Besonders die Klimabewegung hat es geschafft, Emotionen in den Vordergrund zu rücken. Ein markantes Beispiel ist Greta Thunbergs Rede beim Weltwirtschaftsforum in Davos 2019, in der sie sagte: „Ich will eure Hoffnung nicht. Ich möchte, dass ihr in Panik geratet.“
Thunberg machte die Emotionen zur politischen Forderung und stellte damit Hoffnung in Frage. Stattdessen wird Angst als das richtige Gefühl dargestellt.
Es ist kaum verwunderlich, dass viele Menschen, die sich für das Klima einsetzen, von Gefühlen der Ohnmacht und Depression sprechen. Klimaangst wurde zu einem politischen Statement, und Tränen auf sozialen Medien werden zum Ausdruck dieser Emotionen.
Ich habe erkannt, dass Gefühle politisch sind. Politisch korrekt empfindet, wer nicht nur aufgrund des Klimawandels Ängste hat. Man schämt sich beim Fliegen, fühlt sich gerührt bei der Aufnahme von Flüchtlingen, sorgt sich über hohe Umfragewerte der AfD, verachtet jeden vermeintlichen Fremdenfeind, trauert über Trumps erneute Wahl und zeigt Mitgefühl für Bürgergeldempfänger. Bei der eigenen Nationalflagge sollte man jedoch am besten neutral bleiben.

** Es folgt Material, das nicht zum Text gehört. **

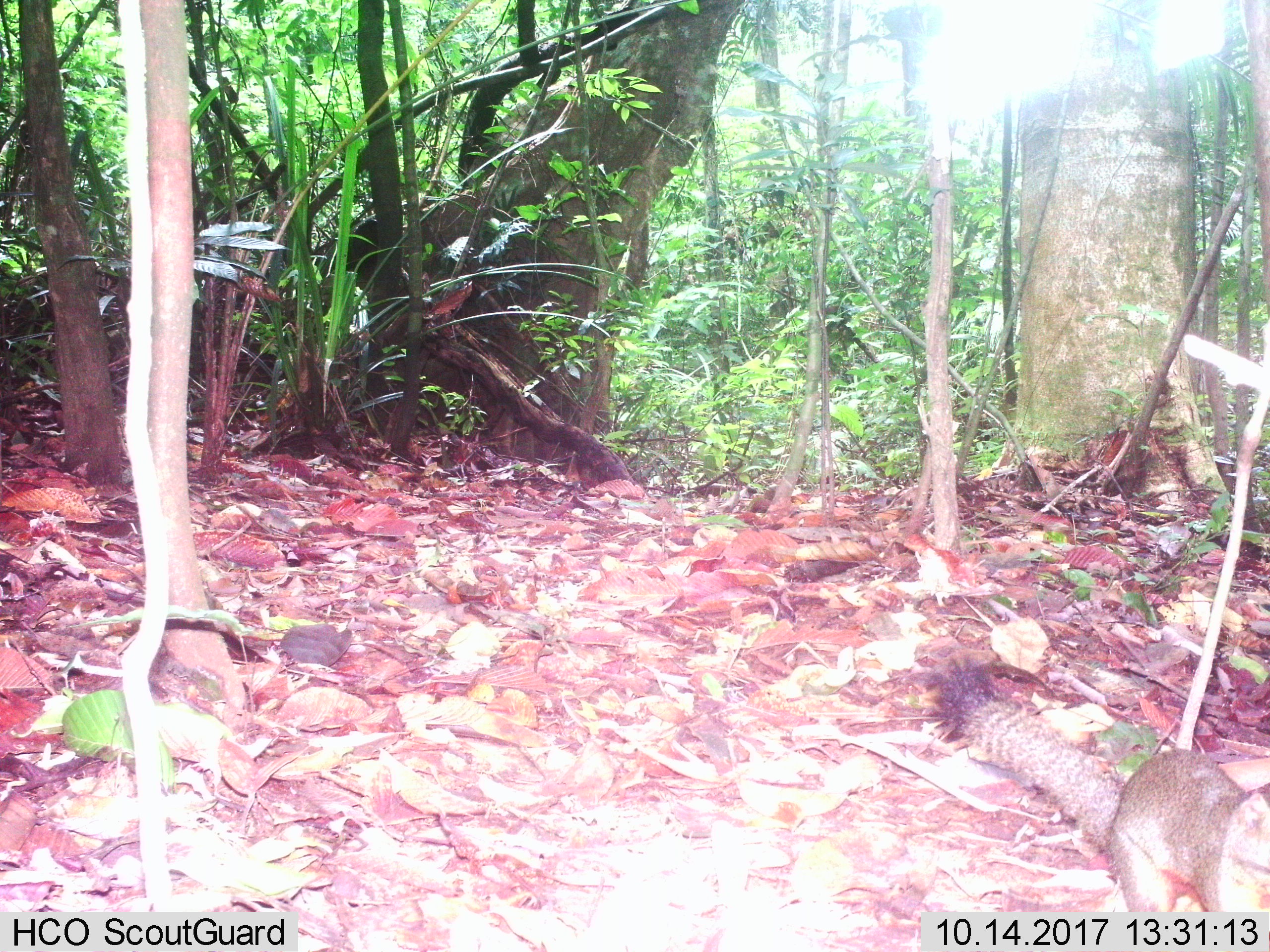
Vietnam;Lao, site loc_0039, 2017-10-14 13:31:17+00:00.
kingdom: Animalia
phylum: Chordata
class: Mammalia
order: Rodentia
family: Sciuridae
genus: Callosciurus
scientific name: Callosciurus erythraeus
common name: pallas's squirrel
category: pallass squirrel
Pallass squirrel (pallas's squirrel) (Callosciurus erythraeus). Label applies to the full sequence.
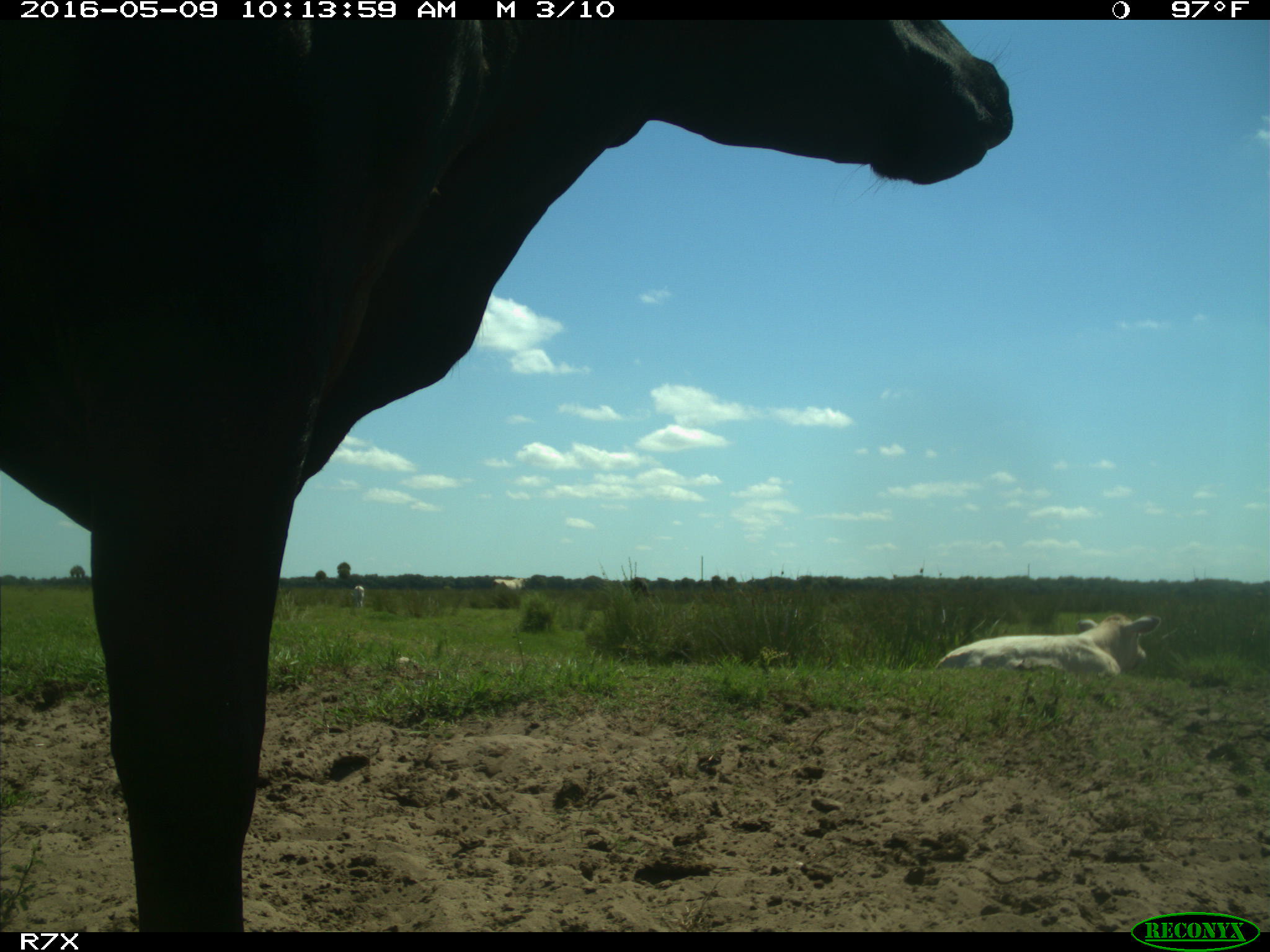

Die richtigen Emotionen in der passenden Situation zu empfinden, ist gar nicht so einfach. Zum Beispiel nutze ich oft die Bahn, was Klimaschützer erfreuen könnte. Dennoch bringt mich das oft in die Bahnhöfe und deren Umfeld, wo ich mich manchmal unwohl fühle. Grund dafür sind, wie ich sie nenne, „dubiose Figuren“, besonders nachts.
Wer es wagt, in diesem emotionalen Rahmen das Wort „Migration“ zu erwähnen, muss mit heftiger Kritik rechnen. Es gibt Ängste, die als nicht akzeptabel angesehen werden, im Gegensatz zur Besorgnis über den Klimawandel.
Wie der Soziologe von Scheve erklärt, ist nicht die Angst selbst das Problem, sondern die Überzeugungen, die sie begleiten. Man kritisiert letztlich das Weltbild, das dieser Angst zugrunde liegt. „Du verstehst die Welt falsch!“ Schließlich gibt es rational gesehen keinen Grund zur Angst – zumindest nicht aus einer anderen Perspektive. Umgekehrt gibt es jedoch aus dessen Sicht ausreichend Gründe für Panik.
Kein akutes Angstgefühl wegen der Klimakrise zu haben, kann mich als Verharmloser des Klimawandels kennzeichnen. Situationsbedingt Angst vor Straftätern im Kontext der Migration zu haben, wird schnell als Fremdenfeindlichkeit ausgelegt.
Ich war der Meinung, dass Gefühle niemals falsch sein können. Offenbar ist dem nicht so. Daher habe ich ein mulmiges Gefühl, wann mich das nächste politisch inkorrekte Gefühl überkommen wird.
Vielleicht werde ich bald wirklich darüber erfreut sein, dass eine Gruppe Syrer ausreist. Aber ich sollte besser darüber schweigen. Es scheint in Mode zu sein, zu betonen, wie viele Syrer hier Ärzte sind und welche negativen Auswirkungen ihre Abreise auf unser Gesundheitssystem haben könnte.
Ehrlich gesagt würde es mich freuen, wenn nicht nur die Unmotivierten Deutschland verlassen, sondern auch einige gut integrierte Personen. Zwar wäre das tatsächlich ein Verlust für uns, doch könnte es die Hoffnung geben – ja, Hoffnung, liebe Greta – dass wir zumindest ein Stück Demokratie nach Syrien bringen.